(Document excerpt Opens)
Printing and manuscript circulation
Dissemination of medical knowledge underwent major changes in the early modern period. The advent of printing introduced a new technology that enabled the production of multiple copies of a text more quickly and more cheaply than had been possible with copying by hand. This affected both the more prestigious kinds of text, those produced by learned men, and those texts that were meant to provide basic medical information to laypeople, for instance almanacs that might sell for 2d.
It is commonly argued that in the early modern period remedy books formed the most popular end of ‘a spectrum from popular to elite medicine’, with theoretical textbooks at the most elite end (Wear 2000: 40). A more accurate description of the situation would be to say that remedy books spanned the whole spectrum from popular to elite medicine, as remedies were prepared by and for the rich and the poor alike and they constituted ‘a shared material culture between lay people and medical practitioners’ (Wear 2000: 103). Although the pragmatic and interpersonal aspects of medieval and early modern recipes and related genres have previously been examined by Taavitsainen and Pahta (1995), Taavitsainen (2001c), Mäkinen (2002) and Grund (2003) (see also Ratia and Suhr, Chapter 10 in this volume), their relationship to the intended audience as stated by the author has not been studied systematically.
(Document excerpt Closes)
• **Required work**
Reproduce the passage on printing and manuscript circulation in full, word for word.
(Supplied material Opens)
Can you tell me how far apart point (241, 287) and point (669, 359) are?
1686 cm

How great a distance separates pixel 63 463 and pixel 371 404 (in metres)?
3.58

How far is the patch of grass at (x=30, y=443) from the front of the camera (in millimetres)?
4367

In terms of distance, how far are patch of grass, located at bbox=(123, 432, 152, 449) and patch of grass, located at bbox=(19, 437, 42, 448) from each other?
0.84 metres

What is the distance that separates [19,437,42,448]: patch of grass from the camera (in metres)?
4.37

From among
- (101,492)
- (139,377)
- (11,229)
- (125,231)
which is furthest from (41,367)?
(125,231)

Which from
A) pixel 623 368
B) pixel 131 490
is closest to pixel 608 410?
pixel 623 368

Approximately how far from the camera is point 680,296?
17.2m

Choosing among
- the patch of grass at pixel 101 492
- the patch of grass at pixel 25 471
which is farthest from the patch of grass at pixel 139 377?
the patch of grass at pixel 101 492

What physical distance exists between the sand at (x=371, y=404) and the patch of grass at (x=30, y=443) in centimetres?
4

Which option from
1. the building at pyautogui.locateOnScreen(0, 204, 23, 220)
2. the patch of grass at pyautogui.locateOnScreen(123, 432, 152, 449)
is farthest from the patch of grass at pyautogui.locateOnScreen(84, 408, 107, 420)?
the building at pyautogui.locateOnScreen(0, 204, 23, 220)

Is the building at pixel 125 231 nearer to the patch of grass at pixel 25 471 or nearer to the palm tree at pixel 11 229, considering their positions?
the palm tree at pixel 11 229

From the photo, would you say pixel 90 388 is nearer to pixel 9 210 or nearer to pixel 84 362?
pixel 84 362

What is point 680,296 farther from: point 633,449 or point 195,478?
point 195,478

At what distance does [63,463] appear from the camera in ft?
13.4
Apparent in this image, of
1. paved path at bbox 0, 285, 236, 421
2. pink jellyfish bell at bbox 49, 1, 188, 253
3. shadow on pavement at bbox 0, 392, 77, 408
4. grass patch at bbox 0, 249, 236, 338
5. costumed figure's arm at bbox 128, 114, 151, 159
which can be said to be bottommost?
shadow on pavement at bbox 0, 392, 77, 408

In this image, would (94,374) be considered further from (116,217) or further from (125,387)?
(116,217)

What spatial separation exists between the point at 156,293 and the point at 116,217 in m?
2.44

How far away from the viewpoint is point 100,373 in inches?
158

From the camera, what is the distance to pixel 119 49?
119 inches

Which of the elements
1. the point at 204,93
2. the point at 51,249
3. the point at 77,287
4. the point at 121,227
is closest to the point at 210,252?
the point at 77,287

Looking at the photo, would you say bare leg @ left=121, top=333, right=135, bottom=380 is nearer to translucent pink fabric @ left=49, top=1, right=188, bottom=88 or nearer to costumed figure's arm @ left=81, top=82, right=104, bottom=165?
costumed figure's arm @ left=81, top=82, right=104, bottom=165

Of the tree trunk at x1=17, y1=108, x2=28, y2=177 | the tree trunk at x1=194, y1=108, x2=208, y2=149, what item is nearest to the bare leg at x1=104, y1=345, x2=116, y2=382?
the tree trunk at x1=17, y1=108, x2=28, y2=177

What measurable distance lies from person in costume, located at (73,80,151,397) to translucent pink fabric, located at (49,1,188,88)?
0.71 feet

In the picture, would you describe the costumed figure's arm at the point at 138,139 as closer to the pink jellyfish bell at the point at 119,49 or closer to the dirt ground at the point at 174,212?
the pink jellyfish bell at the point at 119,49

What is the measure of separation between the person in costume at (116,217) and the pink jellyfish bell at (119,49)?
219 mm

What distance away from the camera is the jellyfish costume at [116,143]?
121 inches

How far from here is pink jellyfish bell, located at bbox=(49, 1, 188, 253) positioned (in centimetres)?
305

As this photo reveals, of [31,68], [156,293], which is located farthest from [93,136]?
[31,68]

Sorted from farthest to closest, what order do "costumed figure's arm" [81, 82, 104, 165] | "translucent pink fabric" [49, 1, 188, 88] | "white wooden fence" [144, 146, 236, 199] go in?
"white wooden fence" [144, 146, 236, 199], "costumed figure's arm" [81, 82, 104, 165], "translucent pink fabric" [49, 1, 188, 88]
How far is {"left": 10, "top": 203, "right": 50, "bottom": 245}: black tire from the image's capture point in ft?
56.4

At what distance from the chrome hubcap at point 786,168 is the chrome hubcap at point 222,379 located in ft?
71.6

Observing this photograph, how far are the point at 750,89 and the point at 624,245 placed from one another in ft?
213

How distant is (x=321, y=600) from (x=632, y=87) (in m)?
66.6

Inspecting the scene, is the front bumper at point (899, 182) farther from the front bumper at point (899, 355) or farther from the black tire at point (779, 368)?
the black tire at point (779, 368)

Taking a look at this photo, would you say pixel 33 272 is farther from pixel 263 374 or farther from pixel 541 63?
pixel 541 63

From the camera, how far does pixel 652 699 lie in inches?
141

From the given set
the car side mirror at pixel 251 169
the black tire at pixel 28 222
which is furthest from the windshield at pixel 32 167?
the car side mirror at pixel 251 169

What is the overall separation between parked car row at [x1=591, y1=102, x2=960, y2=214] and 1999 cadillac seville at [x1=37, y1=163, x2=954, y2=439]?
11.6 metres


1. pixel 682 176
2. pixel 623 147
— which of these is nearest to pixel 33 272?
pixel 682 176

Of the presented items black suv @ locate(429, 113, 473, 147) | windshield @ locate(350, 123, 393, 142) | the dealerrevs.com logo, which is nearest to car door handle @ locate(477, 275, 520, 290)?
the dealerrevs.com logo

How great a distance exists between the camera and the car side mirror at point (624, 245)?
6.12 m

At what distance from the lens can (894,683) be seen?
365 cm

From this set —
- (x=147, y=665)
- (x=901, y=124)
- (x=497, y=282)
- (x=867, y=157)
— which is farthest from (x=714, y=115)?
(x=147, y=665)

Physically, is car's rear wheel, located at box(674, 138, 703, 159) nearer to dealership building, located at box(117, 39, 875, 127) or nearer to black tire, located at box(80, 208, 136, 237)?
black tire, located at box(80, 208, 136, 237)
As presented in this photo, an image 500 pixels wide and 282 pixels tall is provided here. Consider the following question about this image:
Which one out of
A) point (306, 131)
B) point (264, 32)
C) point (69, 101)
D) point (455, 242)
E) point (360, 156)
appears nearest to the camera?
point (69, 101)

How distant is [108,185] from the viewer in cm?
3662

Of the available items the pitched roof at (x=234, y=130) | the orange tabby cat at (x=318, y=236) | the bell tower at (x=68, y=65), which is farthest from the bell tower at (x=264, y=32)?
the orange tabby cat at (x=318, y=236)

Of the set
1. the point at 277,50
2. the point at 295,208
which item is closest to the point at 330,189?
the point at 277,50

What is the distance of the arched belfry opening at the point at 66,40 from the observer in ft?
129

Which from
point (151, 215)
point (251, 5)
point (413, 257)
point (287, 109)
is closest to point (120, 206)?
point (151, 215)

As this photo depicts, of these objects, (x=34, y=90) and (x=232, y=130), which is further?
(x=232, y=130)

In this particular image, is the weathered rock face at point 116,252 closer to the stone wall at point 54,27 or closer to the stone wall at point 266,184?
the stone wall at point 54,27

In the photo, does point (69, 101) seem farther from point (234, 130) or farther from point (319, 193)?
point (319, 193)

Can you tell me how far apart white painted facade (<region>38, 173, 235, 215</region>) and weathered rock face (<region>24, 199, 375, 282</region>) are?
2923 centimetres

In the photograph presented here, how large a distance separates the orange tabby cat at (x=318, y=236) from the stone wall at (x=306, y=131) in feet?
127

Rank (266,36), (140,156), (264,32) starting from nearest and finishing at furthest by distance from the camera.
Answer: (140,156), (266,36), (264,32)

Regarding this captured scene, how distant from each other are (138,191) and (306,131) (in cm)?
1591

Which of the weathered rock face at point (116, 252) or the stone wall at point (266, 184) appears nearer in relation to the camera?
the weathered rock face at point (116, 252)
(Supplied material Closes)
(Supplied material Opens)
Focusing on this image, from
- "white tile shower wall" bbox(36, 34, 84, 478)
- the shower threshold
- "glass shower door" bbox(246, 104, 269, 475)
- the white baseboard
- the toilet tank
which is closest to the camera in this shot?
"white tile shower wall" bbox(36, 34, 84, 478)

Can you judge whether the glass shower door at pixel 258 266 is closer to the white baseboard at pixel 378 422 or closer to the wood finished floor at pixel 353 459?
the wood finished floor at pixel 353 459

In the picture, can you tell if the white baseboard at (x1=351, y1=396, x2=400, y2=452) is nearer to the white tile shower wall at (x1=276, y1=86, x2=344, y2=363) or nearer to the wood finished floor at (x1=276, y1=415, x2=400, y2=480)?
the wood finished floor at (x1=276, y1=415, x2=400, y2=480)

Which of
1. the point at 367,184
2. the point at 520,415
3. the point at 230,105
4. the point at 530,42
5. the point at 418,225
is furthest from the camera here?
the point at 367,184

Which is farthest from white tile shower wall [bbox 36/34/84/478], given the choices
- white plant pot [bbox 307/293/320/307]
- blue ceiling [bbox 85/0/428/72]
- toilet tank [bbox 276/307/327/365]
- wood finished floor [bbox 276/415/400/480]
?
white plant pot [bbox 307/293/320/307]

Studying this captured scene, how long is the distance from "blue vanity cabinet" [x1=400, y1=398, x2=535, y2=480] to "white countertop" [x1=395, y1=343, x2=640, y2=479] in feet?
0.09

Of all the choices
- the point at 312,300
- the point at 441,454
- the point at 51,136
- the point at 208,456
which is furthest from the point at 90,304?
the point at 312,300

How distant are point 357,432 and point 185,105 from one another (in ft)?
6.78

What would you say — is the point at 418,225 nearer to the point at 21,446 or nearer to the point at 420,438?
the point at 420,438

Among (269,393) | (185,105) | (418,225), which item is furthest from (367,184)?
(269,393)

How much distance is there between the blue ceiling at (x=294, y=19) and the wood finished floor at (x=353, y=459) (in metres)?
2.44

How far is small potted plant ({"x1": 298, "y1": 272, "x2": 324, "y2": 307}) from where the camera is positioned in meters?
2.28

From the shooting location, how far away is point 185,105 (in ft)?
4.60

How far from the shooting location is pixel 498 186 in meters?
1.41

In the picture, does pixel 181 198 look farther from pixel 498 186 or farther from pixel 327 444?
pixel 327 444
(Supplied material Closes)
(Supplied material Opens)
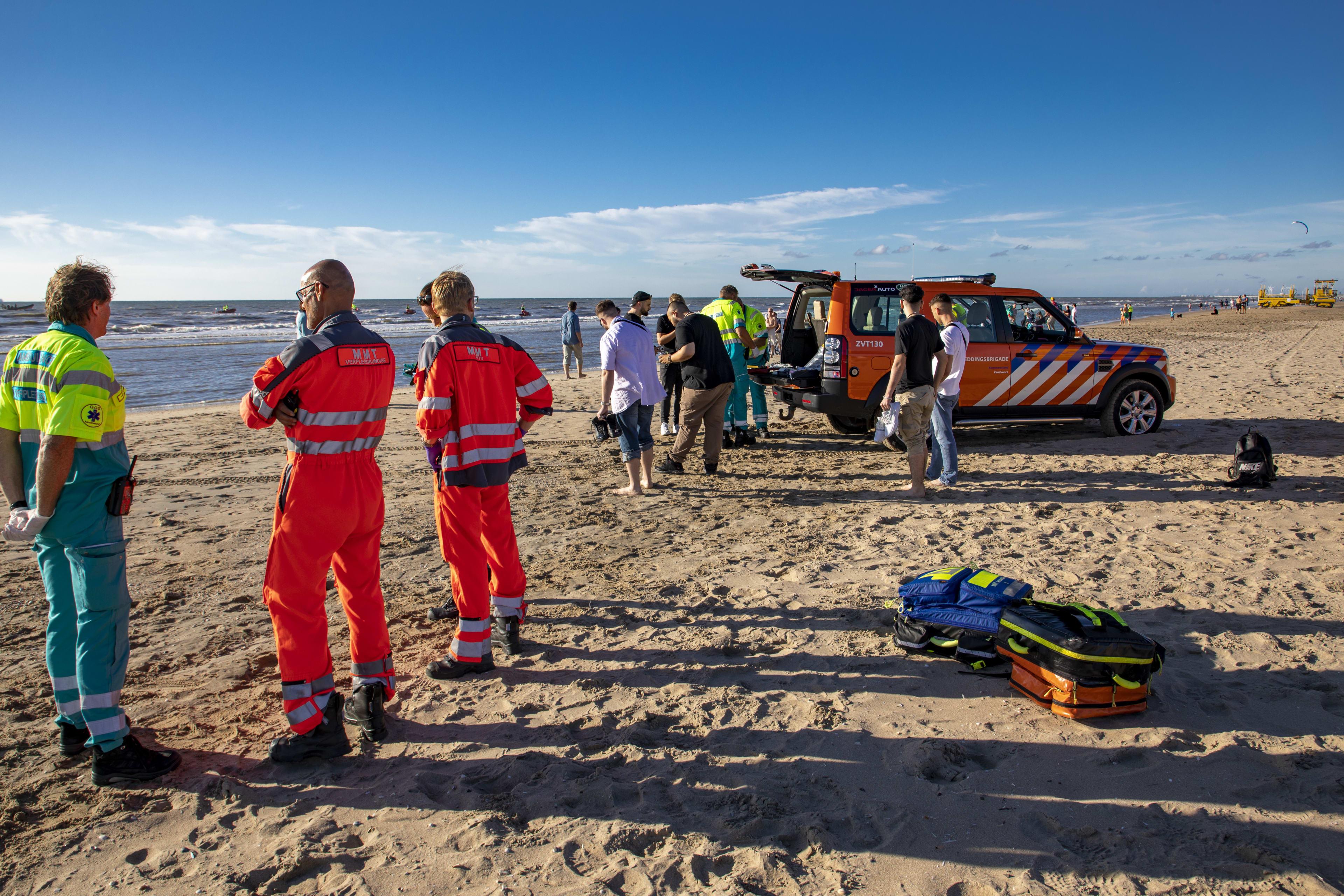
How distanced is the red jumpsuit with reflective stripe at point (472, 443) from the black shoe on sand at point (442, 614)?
(Supplied material Closes)
• **Output for this exercise**
Printing and manuscript circulation
Dissemination of medical knowledge underwent major changes in the early modern period. The advent of printing introduced a new technology that enabled the production of multiple copies of a text more quickly and more cheaply than had been possible with copying by hand. This affected both the more prestigious kinds of text, those produced by learned men, and those texts that were meant to provide basic medical information to laypeople, for instance almanacs that might sell for 2d.
It is commonly argued that in the early modern period remedy books formed the most popular end of ‘a spectrum from popular to elite medicine’, with theoretical textbooks at the most elite end (Wear 2000: 40). A more accurate description of the situation would be to say that remedy books spanned the whole spectrum from popular to elite medicine, as remedies were prepared by and for the rich and the poor alike and they constituted ‘a shared material culture between lay people and medical practitioners’ (Wear 2000: 103). Although the pragmatic and interpersonal aspects of medieval and early modern recipes and related genres have previously been examined by Taavitsainen and Pahta (1995), Taavitsainen (2001c), Mäkinen (2002) and Grund (2003) (see also Ratia and Suhr, Chapter 10 in this volume), their relationship to the intended audience as stated by the author has not been studied systematically.